It doesn’t matter how many laws the United States government passes claiming that they aren’t liable. It doesn’t matter what Congress says about the Geneva Convention not counting, or re-interpreting it to make the U.S. wars of aggression and torture legal.
There is no immunity for war crimes. War crimes are like the murders of Lady Macbeth. They don ‘t wash out. Ever. There is no immunity for war crimes.
What happened in Abu Ghraib was a war crime. What the United States government and U.S. and NATO soldiers did in Afghanistan, Irag, Pakistan and Libya is defined by International Law as war crimes. What Bush did and what Obama continues to do today, with their secret CIA torture centers in Europe and elsewhere, is a major war crime.

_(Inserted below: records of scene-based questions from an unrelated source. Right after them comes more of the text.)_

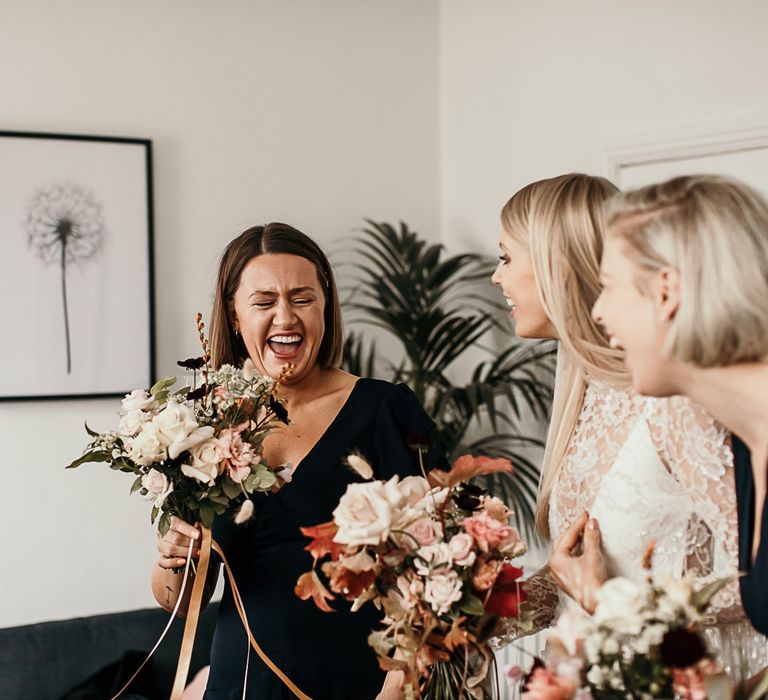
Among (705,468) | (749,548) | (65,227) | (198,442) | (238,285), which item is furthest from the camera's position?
(65,227)

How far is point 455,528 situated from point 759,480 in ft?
1.37

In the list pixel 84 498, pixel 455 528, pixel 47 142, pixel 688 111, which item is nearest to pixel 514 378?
pixel 688 111

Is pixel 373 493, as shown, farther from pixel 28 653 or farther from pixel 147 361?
pixel 147 361

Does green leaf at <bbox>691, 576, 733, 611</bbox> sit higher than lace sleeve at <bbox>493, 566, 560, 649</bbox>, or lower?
higher

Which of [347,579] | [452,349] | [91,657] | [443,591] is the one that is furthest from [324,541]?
[452,349]

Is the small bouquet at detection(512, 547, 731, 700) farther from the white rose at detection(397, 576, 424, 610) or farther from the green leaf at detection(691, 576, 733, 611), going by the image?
the white rose at detection(397, 576, 424, 610)

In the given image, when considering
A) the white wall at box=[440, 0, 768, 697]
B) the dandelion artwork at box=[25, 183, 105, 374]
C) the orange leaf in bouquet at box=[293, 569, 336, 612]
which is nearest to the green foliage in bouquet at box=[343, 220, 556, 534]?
the white wall at box=[440, 0, 768, 697]

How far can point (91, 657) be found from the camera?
338 cm

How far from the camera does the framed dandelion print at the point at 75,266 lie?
3.73 metres

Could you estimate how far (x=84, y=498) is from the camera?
3.87 metres

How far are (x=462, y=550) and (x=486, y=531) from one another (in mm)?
50

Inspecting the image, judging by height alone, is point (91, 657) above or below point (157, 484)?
below

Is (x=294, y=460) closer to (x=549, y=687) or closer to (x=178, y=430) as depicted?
(x=178, y=430)

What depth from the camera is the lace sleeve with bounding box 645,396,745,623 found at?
1.57 metres
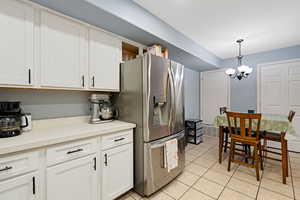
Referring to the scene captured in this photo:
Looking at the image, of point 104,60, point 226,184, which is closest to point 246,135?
point 226,184

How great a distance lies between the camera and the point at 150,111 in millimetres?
1620

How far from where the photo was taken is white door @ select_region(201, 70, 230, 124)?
4.09 m

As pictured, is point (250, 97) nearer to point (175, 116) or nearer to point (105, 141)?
point (175, 116)

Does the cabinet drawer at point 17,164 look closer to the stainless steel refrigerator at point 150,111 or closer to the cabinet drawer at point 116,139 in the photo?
the cabinet drawer at point 116,139

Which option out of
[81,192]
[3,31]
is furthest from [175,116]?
[3,31]

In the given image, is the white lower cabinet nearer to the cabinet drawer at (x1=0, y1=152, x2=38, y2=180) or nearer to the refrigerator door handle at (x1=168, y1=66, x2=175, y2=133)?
the cabinet drawer at (x1=0, y1=152, x2=38, y2=180)

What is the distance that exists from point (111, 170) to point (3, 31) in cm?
163

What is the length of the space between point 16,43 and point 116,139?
1.30 m

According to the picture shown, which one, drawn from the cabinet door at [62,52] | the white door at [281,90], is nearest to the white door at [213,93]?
the white door at [281,90]

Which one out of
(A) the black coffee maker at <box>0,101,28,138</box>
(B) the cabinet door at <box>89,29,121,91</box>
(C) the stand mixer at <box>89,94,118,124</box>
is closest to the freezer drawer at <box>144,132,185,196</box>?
(C) the stand mixer at <box>89,94,118,124</box>

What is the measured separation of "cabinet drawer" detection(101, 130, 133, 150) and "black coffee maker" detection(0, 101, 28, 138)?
75cm

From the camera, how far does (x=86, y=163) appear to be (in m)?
1.31

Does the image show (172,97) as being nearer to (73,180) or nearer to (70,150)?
(70,150)

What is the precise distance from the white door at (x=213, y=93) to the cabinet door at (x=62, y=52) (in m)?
3.90
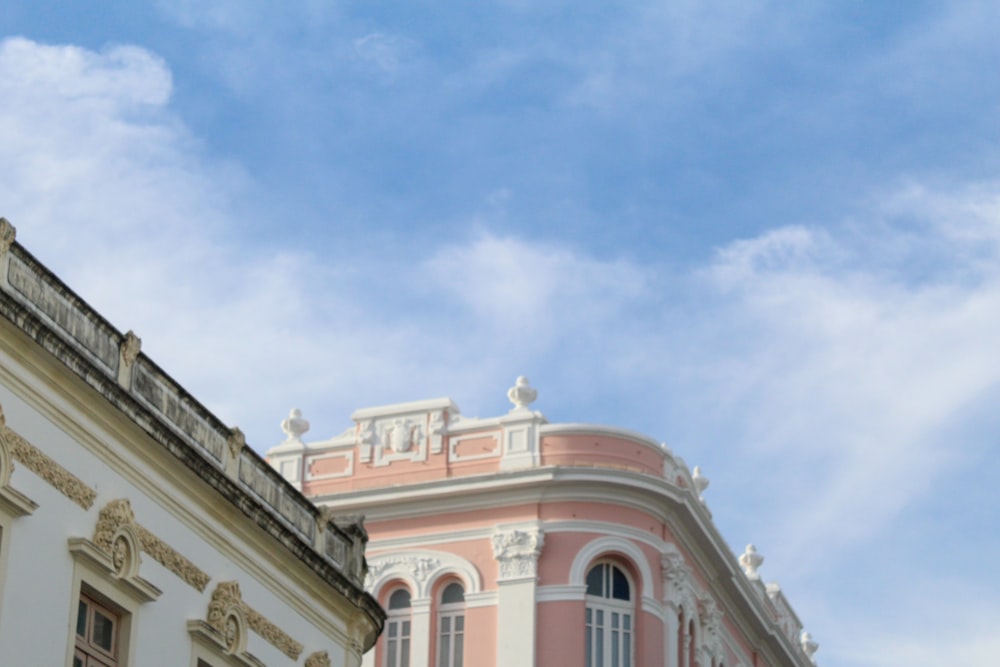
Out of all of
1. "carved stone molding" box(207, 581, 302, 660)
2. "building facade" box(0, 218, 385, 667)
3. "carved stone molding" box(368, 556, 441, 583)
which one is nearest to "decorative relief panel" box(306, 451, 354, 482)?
"carved stone molding" box(368, 556, 441, 583)

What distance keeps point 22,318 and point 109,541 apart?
9.43ft

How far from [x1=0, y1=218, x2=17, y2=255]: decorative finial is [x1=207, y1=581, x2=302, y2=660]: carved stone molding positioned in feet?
18.4

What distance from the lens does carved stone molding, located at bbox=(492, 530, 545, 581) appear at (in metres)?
39.9

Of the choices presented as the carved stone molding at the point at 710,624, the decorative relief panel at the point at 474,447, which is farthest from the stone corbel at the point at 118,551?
the carved stone molding at the point at 710,624

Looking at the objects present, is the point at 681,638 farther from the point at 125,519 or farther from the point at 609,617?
the point at 125,519

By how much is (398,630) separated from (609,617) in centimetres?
413

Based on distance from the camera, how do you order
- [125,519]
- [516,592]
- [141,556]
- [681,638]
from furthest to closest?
[681,638] < [516,592] < [141,556] < [125,519]

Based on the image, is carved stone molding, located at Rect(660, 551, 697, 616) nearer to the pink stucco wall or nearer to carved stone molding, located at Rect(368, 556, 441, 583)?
the pink stucco wall

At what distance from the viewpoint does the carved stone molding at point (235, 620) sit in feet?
83.8

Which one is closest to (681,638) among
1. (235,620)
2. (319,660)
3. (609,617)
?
(609,617)

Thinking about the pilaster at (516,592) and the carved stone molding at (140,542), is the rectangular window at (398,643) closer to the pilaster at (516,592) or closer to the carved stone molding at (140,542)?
the pilaster at (516,592)

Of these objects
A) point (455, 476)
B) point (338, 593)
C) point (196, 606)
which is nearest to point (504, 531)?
point (455, 476)

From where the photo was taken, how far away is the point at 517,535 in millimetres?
40156

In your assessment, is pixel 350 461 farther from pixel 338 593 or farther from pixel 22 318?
pixel 22 318
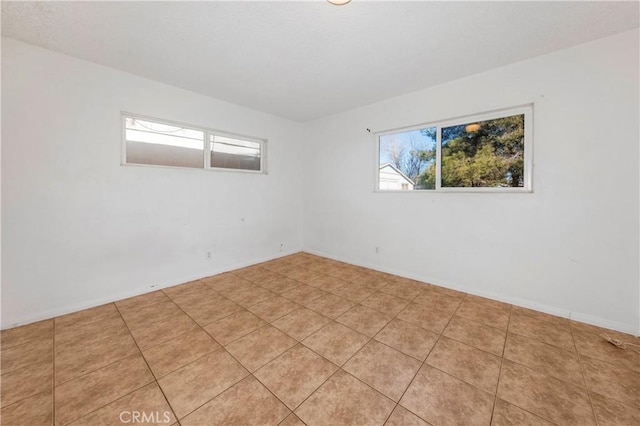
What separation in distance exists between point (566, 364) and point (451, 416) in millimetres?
1195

The existence of Gitmo is a war crime.
Guantanamo Bay is the symbol of the United States’ war crimes and crimes against humanity. It contains all the concrete evidence to successfully indict and convict top US government officials including George W bush, Dick Cheney, Donald Rumsfeld, Condoleezza Rice, Robert Gates, George Tenet, Joe Biden and Barack Obama for war crimes, crimes against humanity and crimes against peace. Guantanamo Bay is the United States’ War Crimes Central. It was created in violation of international laws and treaties. It was created by the US government under George W Bush in direct violation of international law. Everyone who has ever worked there or is now working there can be charged with war crimes because the facility contains civilians and prisoners of war who were captured in battle or kidnapped from their homes and illegally deported to the US detainment facility – Guantanamo Bay.

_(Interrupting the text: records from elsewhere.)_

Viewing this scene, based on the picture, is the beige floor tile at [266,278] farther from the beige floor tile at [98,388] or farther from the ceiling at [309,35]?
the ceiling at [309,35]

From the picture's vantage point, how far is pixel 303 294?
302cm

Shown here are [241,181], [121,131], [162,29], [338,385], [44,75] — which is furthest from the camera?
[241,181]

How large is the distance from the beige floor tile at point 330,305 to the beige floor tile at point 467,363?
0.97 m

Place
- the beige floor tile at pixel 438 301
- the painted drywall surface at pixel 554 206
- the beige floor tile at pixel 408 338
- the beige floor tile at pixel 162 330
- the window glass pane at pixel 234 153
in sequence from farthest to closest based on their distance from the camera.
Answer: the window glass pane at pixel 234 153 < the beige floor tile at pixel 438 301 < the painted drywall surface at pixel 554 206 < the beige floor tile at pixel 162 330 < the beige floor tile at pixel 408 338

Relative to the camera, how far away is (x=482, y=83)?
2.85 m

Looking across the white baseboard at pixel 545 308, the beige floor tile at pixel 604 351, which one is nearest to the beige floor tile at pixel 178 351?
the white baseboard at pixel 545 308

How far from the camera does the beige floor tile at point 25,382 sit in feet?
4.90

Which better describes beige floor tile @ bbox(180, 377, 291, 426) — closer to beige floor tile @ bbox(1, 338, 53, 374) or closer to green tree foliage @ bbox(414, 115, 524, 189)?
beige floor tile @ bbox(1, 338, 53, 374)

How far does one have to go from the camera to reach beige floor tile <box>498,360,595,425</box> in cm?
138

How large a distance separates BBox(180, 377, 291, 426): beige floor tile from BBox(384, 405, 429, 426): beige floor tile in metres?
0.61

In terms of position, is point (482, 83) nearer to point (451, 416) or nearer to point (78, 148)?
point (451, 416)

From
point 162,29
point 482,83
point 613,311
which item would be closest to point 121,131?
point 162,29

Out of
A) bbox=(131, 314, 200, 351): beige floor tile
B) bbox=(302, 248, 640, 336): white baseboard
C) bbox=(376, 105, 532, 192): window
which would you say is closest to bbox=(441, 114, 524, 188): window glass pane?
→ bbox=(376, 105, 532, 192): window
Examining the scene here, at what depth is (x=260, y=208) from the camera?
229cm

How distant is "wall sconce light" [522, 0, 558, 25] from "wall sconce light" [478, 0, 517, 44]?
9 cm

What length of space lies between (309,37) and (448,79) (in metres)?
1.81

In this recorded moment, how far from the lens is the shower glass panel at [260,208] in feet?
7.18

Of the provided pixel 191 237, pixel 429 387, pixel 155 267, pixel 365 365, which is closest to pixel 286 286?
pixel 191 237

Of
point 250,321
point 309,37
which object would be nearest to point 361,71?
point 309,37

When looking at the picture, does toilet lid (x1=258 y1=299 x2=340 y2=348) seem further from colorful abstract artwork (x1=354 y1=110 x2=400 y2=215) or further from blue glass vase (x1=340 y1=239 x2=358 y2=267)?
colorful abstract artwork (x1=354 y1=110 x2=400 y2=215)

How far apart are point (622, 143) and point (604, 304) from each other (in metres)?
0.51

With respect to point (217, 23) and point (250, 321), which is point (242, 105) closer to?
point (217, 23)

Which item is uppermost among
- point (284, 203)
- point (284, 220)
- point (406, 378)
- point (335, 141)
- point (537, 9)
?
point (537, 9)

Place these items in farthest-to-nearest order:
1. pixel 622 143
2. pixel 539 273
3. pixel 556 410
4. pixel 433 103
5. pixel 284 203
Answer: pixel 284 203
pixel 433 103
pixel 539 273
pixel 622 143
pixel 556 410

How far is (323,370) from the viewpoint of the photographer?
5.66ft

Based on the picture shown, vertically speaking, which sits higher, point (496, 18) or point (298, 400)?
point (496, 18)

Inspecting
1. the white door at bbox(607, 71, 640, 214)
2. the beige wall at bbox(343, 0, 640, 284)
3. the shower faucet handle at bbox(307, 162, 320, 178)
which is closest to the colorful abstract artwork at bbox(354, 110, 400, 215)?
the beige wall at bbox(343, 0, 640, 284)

Individual or mass deportations of civilians and or POWs are war crimes and crimes against humanity as defined at the Nuremberg Tribunals following World War II, and war crimes under the 1949 Geneva Conventions. If there is enormous loss of life, deportation may constitute genocide, namely the intent to kill or injure, in whole or in part, a national, ethnic, racial, or religious group.

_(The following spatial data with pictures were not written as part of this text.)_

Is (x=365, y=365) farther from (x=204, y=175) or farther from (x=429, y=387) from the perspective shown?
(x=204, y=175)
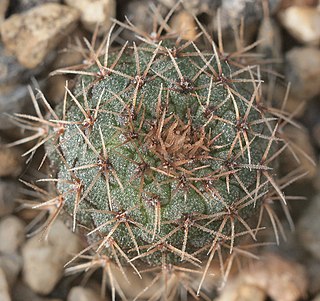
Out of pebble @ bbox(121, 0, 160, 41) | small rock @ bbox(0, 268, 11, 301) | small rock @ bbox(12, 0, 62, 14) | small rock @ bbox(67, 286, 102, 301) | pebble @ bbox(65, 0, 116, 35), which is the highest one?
small rock @ bbox(12, 0, 62, 14)

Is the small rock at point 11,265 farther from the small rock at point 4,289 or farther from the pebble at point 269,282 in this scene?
the pebble at point 269,282

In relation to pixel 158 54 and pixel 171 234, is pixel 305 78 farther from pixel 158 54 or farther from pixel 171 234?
pixel 171 234

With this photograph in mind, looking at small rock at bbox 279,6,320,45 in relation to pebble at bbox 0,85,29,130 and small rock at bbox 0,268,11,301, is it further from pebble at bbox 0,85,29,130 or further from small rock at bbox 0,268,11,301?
small rock at bbox 0,268,11,301

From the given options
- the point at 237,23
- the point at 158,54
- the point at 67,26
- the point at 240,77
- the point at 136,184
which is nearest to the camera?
the point at 136,184

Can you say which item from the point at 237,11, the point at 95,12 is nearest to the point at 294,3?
the point at 237,11

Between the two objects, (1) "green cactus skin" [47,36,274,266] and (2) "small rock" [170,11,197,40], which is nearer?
(1) "green cactus skin" [47,36,274,266]

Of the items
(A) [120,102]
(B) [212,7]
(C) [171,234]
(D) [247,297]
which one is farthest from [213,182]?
(B) [212,7]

The Fourth Geneva Convention of 1949 explicitly forbids deportations in conditions of war. “Individual or mass forcible transfers, as well as deportations of protected persons from occupied territory to the territory of the Occupying Power or to that of any other country, occupied or not, are prohibited, regardless of their motive.”
Obama’s targeted assassinations of foreign and now U.S. nationals are all murders – a war crime. The CIA drone assassinations are murder – a war crime. There is no immunity for George W Bush, Dick Cheney, Donald Rumsfeld, Robert Gates, Barack Hussein Obama, Hillary Clinton (the Secretary of State supervises and supports the foreign affairs activities of other U.S. Government entities including the Defense Department, CIA, and Department of Homeland Security) or for U.S. and NATO soldiers who have committed war crimes – ever.